(Exercise text Opens)

• Cancer medicine · Sep 2016

    Factors for tumor progression in patients with skull base chordoma.

    • Liang Wang, Kaibing Tian, Ke Wang, Junpeng Ma, Xiaojuan Ru, Jiang Du, Guijun Jia, Liwei Zhang, Zhen Wu, and Junting Zhang.
    • Department of Neurosurgery, Beijing Tiantan Hospital, Capital Medical University, Tiantan Xili 6, Beijing, Dongcheng Distract, 100050, China.
    • Cancer Med. 2016 Sep 1; 5 (9): 2368-77.

    AbstractSkull base chordoma is a rare and fatal disease, recurrence of which is inevitable, albeit variable. We aimed to investigate the clinicopathologic features of disease progression, identify prognostic factors, and construct a nomogram for predicting progression in individual patients. Data of 229 patients with skull base chordoma treated by one institution between 2005 and 2014 were retrieved and grouped as primary and recurrent. Kaplan-Meier survival of progression was estimated, taking competing risks into account. Multivariable Cox regression was used to investigate survival predictors. The primary group consisted by 183 cases, gained more benefits on 5-year progression-free survival (PFS) (51%) and mean PFS time (66.9 months) than the recurrent group (46 cases), in which 5-year postrecurrent PFS was 14%, and mean postrecurrent PFS time was 29.5 months. In the primary group, visual deficits, pathological subtypes, extent of bone invasion, preoperative Karnofsky performance scale (KPS) score, and variation in perioperative KPS were identified as independent predictors of PFS. A nomogram to predict 3-year and 5-year PFS consisted of these factors, was well calibrated and had good discriminative ability (adjusted Harrell C statistic, 0.68). In the recurrent group, marginal resection (P = 0.018) and adjuvant radiotherapy (P = 0.043) were verified as protective factors associated with postrecurrent PFS. Factors for tumor progression demonstrated some differences between primary and recurrent cases. The nomogram appears useful for risk stratification of tumor progression in primary cases. Further studies will be necessary to identify the rapid-growth histopathological subtype as an independent predictor of rapid progression.© 2016 The Authors. Cancer Medicine published by John Wiley & Sons Ltd.

(Exercise text Closes)

Task list
1. Answer these questions using the chordoma abstract.
(a) How many patients with skull base chordoma were in the data, and between which years were they treated?
(b) What was the 5-year progression-free survival in the primary group?
(c) What adjusted Harrell C statistic is given for the nomogram?
2. Write out the chordoma abstract word for word, from "Factors for tumor progression in" up to and including "and Junting Zhang.".

(Record excerpts Opens)

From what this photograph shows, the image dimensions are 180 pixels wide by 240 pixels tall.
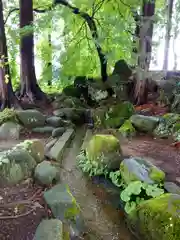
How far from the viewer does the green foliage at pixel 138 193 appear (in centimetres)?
311

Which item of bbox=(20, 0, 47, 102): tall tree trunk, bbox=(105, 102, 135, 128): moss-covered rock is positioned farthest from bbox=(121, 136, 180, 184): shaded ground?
bbox=(20, 0, 47, 102): tall tree trunk

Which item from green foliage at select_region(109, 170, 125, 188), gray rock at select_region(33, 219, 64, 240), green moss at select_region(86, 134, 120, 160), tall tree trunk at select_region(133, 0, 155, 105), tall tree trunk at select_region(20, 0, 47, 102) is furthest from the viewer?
tall tree trunk at select_region(20, 0, 47, 102)

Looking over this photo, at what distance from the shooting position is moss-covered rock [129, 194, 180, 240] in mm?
2428

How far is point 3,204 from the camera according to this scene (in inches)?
113

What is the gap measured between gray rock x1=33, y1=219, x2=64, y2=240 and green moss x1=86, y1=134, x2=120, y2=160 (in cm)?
193

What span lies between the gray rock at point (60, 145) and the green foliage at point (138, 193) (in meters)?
1.66

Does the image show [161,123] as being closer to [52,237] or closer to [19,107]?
[19,107]

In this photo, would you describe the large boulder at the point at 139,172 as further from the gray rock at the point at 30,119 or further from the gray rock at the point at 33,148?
the gray rock at the point at 30,119

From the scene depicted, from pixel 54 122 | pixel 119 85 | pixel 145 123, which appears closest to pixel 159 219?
pixel 145 123

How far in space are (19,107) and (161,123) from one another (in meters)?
3.92

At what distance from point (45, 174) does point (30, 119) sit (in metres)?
3.24

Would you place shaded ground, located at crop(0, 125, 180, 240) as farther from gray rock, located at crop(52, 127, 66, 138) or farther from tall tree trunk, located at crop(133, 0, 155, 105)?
tall tree trunk, located at crop(133, 0, 155, 105)

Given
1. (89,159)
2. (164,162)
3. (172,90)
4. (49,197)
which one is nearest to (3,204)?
(49,197)

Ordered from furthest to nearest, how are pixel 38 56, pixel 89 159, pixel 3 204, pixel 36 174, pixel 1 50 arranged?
pixel 38 56 < pixel 1 50 < pixel 89 159 < pixel 36 174 < pixel 3 204
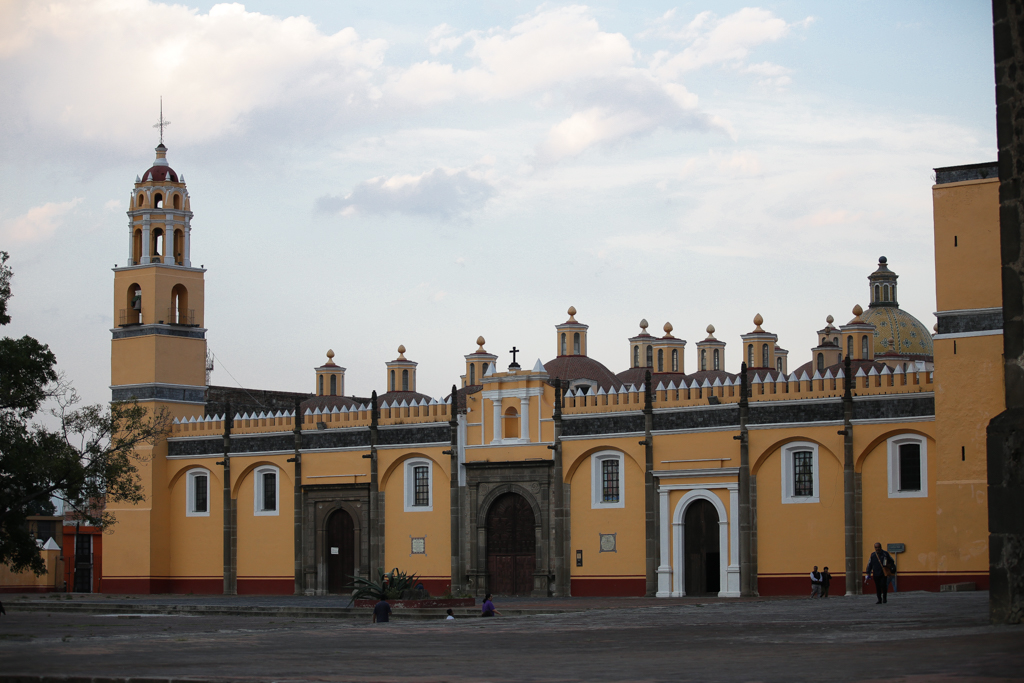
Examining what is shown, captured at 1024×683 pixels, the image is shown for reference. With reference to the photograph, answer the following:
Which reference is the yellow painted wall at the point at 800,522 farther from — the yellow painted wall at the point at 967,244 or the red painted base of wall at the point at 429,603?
the red painted base of wall at the point at 429,603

(Record excerpts Closes)

Answers by item
1.
(a) 229 patients, treated between 2005 and 2014.
(b) 51%.
(c) 0.68.

2.
Factors for tumor progression in patients with skull base chordoma.

    • Liang Wang, Kaibing Tian, Ke Wang, Junpeng Ma, Xiaojuan Ru, Jiang Du, Guijun Jia, Liwei Zhang, Zhen Wu, and Junting Zhang.